Here's how the algorithm would work step-by-step:

  1. Start at the beginning.
  2. Keep track of the furthest you can currently jump.
  3. As you move from each position to the next, update how far you can jump to based on the jump range from that position.
  4. If the place you can jump to goes beyond your current furthest jump, update the furthest jump.
  5. If the furthest you can jump to is at or beyond the end, you can reach the end. If you reach a spot where you can no longer extend your jump, you cannot reach the end.

Code Implementation

def can_reach_end(series_of_jumps, minimum_jump, maximum_jump):
    number_of_jumps = len(series_of_jumps)
    reachable = [False] * number_of_jumps
    reachable[0] = True
    farthest_jump = 0
    
    for i in range(number_of_jumps):
        if not reachable[i]:
            return False

        # Only consider cells with '0'
        if series_of_jumps[i] == '1':
            continue

        # Update farthest jump index we can reach
        start_jump = max(i + minimum_jump, farthest_jump + 1)
        end_jump = min(i + maximum_jump, number_of_jumps - 1)

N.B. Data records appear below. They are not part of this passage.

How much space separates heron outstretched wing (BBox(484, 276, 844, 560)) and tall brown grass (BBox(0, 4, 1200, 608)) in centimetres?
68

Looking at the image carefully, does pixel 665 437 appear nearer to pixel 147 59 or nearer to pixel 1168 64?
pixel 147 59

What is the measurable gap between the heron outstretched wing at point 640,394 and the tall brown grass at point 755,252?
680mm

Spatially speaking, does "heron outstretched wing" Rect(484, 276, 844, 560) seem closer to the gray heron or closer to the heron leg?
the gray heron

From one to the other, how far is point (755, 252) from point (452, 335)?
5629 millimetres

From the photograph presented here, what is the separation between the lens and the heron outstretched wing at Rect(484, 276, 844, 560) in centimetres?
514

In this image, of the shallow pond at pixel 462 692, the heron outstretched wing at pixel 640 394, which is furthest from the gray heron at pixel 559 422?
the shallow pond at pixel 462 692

        for j in range(start_jump, end_jump + 1):
            reachable[j] = True

        farthest_jump = max(farthest_jump, i + maximum_jump)
        
        # We have reached the end.
        if farthest_jump >= number_of_jumps - 1:
            return True

    return reachable[number_of_jumps - 1]

Big(O) Analysis

Time Complexity
O(n)The algorithm iterates through the input string s of length n (where n represents the number of positions). In each iteration, it updates the reachable range based on the current position's jump range. The crucial aspect is that the algorithm maintains and extends the furthest reachable position in a single pass. Therefore, the time complexity is directly proportional to the number of positions, resulting in O(n) time complexity.
Space Complexity
O(1)The algorithm primarily tracks the current reachable position and the furthest reachable position. These positions are stored as scalar variables, and their memory footprint does not depend on the input string's length N. No auxiliary data structures like lists, arrays, or hash maps are created or used to store intermediate results. Therefore, the auxiliary space used remains constant, resulting in O(1) space complexity.

Edge Cases

Null or empty string s
How to Handle:
Return false immediately as there are no jumps possible.
start > end
How to Handle:
Return false immediately as the jump range is invalid.
String s with length 1, where s[0] is '0'
How to Handle:
Return true, as the starting position is also the ending position.
String s with length 1, where s[0] is '1'
How to Handle:
Return false, as it's impossible to reach the end.
String s where s[n-1] == '1' (n is the string length)
How to Handle:
Return false, as the last index cannot be reached.
start == 0 and end == 0
How to Handle:
This scenario requires checking if the second element of the string is '0' to determine whether it's possible to jump to index 1.
String s with all '1's except s[0] which is '0'
How to Handle:
Return false, as no jump is possible from index 0.
String s with length approaching the maximum allowed by the language, and a large start and end range.
How to Handle:
Ensure the algorithm uses an efficient approach (e.g., BFS with a sliding window) to avoid timeouts.